The premise of the game is that you fly a ship around a playing field. In this field are going to be obstacles of varying nature provided by the environment, enemy ships, and projectiles flying and floating around in space. The objects will be able to rotate around their centers and such, if they are required to or want to.
My idea for setting up the test is to have objects load themselves in some manner into a queue and a list. The game would then take whatever is on the front of the queue and test against everything in the list. It would first check to make sure the thing in the list is not itself (which would generate a collision for everything all the time lol). Next, the game would check if there is a collision between the object in the queue and the object in the list. If there is a collision, then it will flag the objects saying they have collided and save a reference or whatever of what the object collided with.
For example, if A collided with B, the game would tell A to run a collision function, B to run collision function, and would store into A a reference to B and B would store a reference to A.
The game will then continue to check collisions for the object in the queue until it runs through the list, doing the above each time to account for an object hitting or getting hit by multiple objects.

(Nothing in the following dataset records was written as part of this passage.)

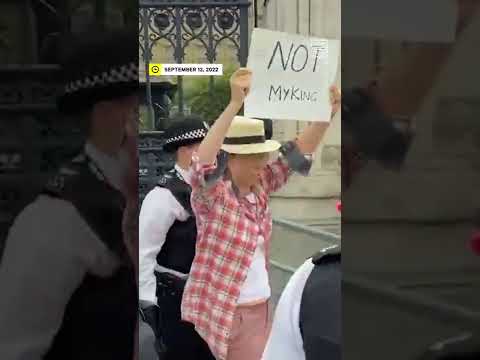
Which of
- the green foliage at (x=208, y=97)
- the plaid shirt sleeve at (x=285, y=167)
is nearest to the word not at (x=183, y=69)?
the green foliage at (x=208, y=97)

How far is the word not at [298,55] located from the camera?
3.03m

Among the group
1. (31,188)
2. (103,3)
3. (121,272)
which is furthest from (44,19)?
(121,272)

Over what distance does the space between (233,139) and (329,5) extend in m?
2.77

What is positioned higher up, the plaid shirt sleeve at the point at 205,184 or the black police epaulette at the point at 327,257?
the black police epaulette at the point at 327,257

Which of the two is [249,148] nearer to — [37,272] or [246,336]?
[246,336]

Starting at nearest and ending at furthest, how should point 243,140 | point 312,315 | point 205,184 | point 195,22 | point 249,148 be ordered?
point 312,315 < point 205,184 < point 249,148 < point 243,140 < point 195,22

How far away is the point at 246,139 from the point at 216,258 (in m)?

For example, if there were three balls, A, B, and C, and A were to be hit by both B and C in the same frame, A would have its velocity modified by B and then by C, and B and C would have their velocities modified by A.

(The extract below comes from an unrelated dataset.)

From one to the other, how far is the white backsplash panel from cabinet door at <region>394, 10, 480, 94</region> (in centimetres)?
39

Would this be a smart way to go about doing this? I'm not worried about the actual detection of collisions right now, there are plenty of articles or tutorials available plus my own thinking to solve that problem. I haven't run across anything that talks the before and after. I'm not sure how many things in a queue and list would begin to cause a large load and slow the game down. Right now my objects are all just x,y positions, x,y velocities, what direction they are facing, and a few other things.
Now I think I'm beginning to ramble about unrelated things. Any insight or wisdom would be appreciated.